Musrenbang Harus Sesuai Kebutuhan Masyarakat, Ini Pesan Ketua Fraksi Partai Gerindra Kabupaten Tasikmalaya

Musrenbang Kecamatan CIawi
Ketua Fraksi Gerindra DPRD Kabupaten Tasikmalaya Usman Kusmana saat menghadiri Musrenbang tingkat Kecamatan Ciawi di Aula Kecamatan Ciawi, Selasa (10/2/2026). (Istimewa For Radartasik.id)
0 Komentar

TASIKMALAYA, RADARTASIK.ID – Ketua Fraksi Gerindra yang juga Anggota Komisi III DPRD Kabupaten Tasikmalaya, Usman Kusmana, menghadiri Musyawarah Perencanaan Pembangunan (Musrenbang) Rencana Kerja Pemerintah Daerah (RKPD) 2027 tingkat Kecamatan Ciawi tahun anggaran 2026 di Kantor Kecamatan Ciawi, Selasa (10/2/2026).

Kehadiran anggota DPRD dalam forum tersebut menegaskan pentingnya pengawalan usulan pembangunan agar selaras dengan kebutuhan riil masyarakat. Musrenbang dinilai menjadi ruang strategis untuk menghimpun aspirasi dan menyusun prioritas program yang akan dibawa ke tingkat kabupaten.

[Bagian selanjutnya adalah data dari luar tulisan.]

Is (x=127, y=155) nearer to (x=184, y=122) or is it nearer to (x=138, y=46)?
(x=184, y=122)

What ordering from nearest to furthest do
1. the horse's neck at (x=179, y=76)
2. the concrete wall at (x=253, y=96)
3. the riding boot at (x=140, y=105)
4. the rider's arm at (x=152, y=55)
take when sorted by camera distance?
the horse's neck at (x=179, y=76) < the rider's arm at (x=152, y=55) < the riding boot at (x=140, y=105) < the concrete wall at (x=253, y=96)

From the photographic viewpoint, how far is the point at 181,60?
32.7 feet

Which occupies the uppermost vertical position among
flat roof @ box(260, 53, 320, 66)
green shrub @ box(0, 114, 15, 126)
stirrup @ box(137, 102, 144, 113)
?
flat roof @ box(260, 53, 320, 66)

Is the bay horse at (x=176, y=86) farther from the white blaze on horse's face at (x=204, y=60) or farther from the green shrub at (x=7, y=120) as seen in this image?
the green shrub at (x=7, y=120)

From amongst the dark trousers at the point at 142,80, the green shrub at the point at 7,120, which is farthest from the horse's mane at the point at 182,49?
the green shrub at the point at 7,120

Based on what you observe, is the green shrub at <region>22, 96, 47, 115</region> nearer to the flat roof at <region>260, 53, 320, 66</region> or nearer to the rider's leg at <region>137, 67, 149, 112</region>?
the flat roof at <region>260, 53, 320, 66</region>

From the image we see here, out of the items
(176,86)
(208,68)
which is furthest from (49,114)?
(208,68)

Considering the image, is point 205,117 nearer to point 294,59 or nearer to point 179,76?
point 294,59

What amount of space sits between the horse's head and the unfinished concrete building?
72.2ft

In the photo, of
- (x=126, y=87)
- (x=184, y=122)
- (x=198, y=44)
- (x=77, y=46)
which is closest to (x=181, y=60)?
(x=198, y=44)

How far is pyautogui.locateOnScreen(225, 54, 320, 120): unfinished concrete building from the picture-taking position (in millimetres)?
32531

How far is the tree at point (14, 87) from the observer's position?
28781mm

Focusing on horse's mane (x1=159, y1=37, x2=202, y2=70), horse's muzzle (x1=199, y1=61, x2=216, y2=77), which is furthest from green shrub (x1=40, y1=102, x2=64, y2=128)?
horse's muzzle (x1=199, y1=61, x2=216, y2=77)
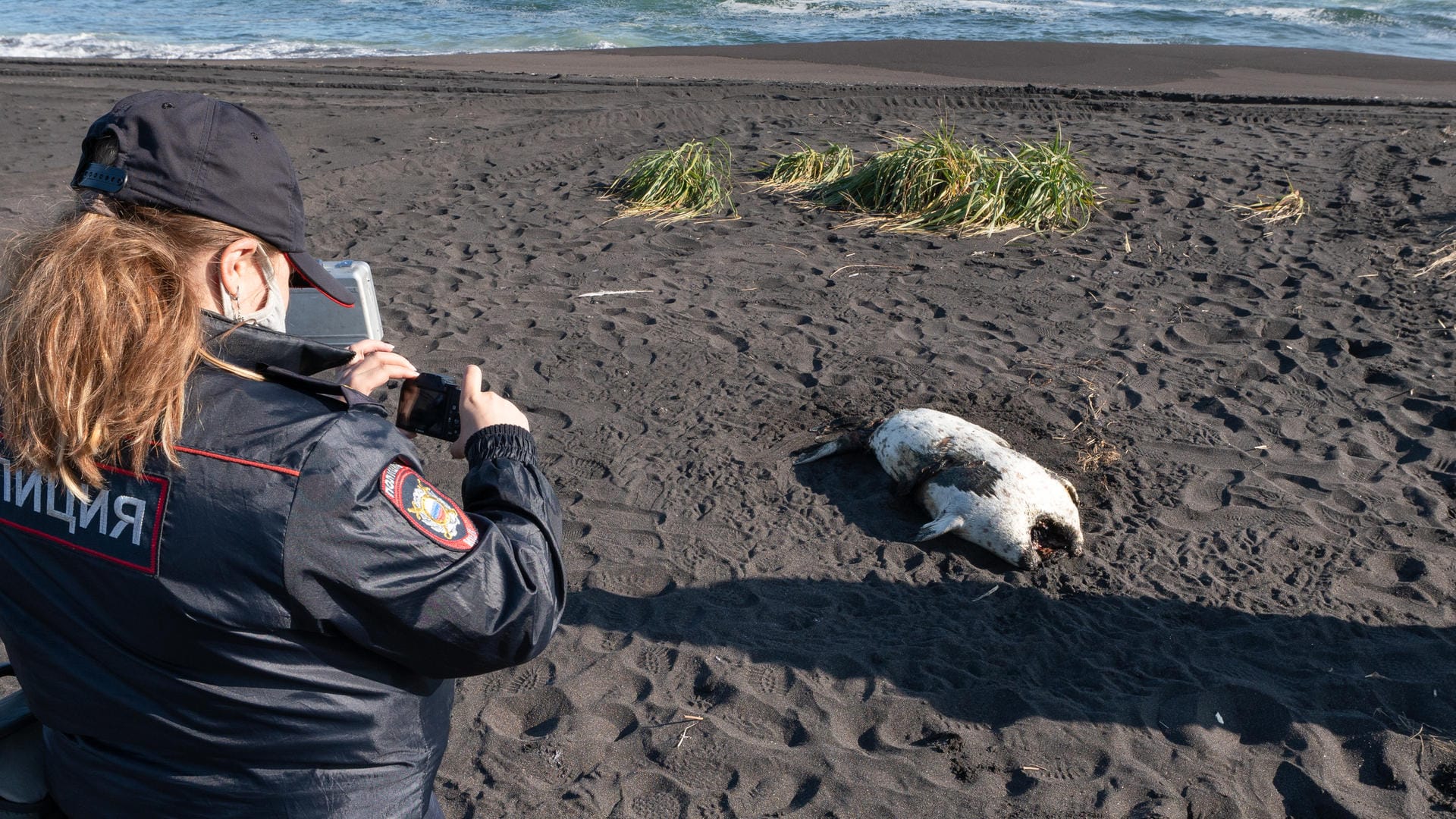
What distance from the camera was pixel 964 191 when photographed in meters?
7.96

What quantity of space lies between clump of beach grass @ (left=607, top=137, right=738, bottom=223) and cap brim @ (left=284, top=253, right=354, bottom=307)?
19.9 ft

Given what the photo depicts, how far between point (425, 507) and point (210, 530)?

Dalam forum itu, Usman menegaskan bahwa mekanisme Musrenbang harus benar-benar membuka ruang partisipasi publik dan seluruh pemangku kepentingan.

Baca Juga:Sekda Kabupaten Tasikmalaya Jadi Staf Ahli, Bupati Lakukan Rotasi dan Mutasi 24 PejabatGP Ansor Kabupaten Tasikmalaya Kuatkan Kader, Gelar Konsolidasi Organisasi di Enam Zona

“Kami ingin mendorong agar apapun yang dihasilkan dari forum Musrenbang ini untuk prioritas usulannya itu benar-benar mendapatkan atensi yang kuat dari pemerintah daerah,” terang Usman, kepada Radar, Rabu (11/2/2026).

Ia menjelaskan, terdapat tiga usulan utama yang mengemuka dalam Musrenbang Kecamatan Ciawi. Pertama, kebutuhan rehabilitasi kantor kecamatan yang dinilai mendesak untuk menunjang pelayanan publik.

Kedua, pembenahan tata kelola dan sarana prasarana persampahan guna meningkatkan kebersihan dan kesehatan lingkungan. Ketiga, pengadaan mobil pemadam kebakaran (damkar) di tingkat kecamatan.

“Nah usulan-usulan ini menjadi atensi dari Komisi III juga, dan sinkron dengan kebutuhan masyarakat khususnya di Kecamatan Ciawi itu seperti ini usulannya,” jelasnya.

Secara khusus, Komisi III DPRD Kabupaten Tasikmalaya mendorong agar armada pemadam kebakaran tidak lagi tersentral di satu titik, seperti di Kecamatan Singaparna.

Menurut Usman, luasnya wilayah Kabupaten Tasikmalaya menuntut pemerataan fasilitas tanggap darurat.

“Apalah cakupan wilayah Kabupaten Tasikmalaya sangat luas, minimal tersedia di eks tujuh kewedanaan, salah satunya di Kecamatan Ciawi,” dorong Usman.

Baca Juga:Anggota DPRD Kabupaten Tasikmalaya Aldira Yusup Soroti Penutupan Tambang Emas: WPR Belum Dirasakan Rakyat!Anggota DPRD Jabar Arip Rachman Salurkan 2.500 kWh Listrik Gratis untuk Warga Kurang Mampu di Tasikmalaya

Ia mengingatkan, keterlambatan penanganan kebakaran akibat jarak tempuh armada dapat berujung pada kerugian besar bagi masyarakat.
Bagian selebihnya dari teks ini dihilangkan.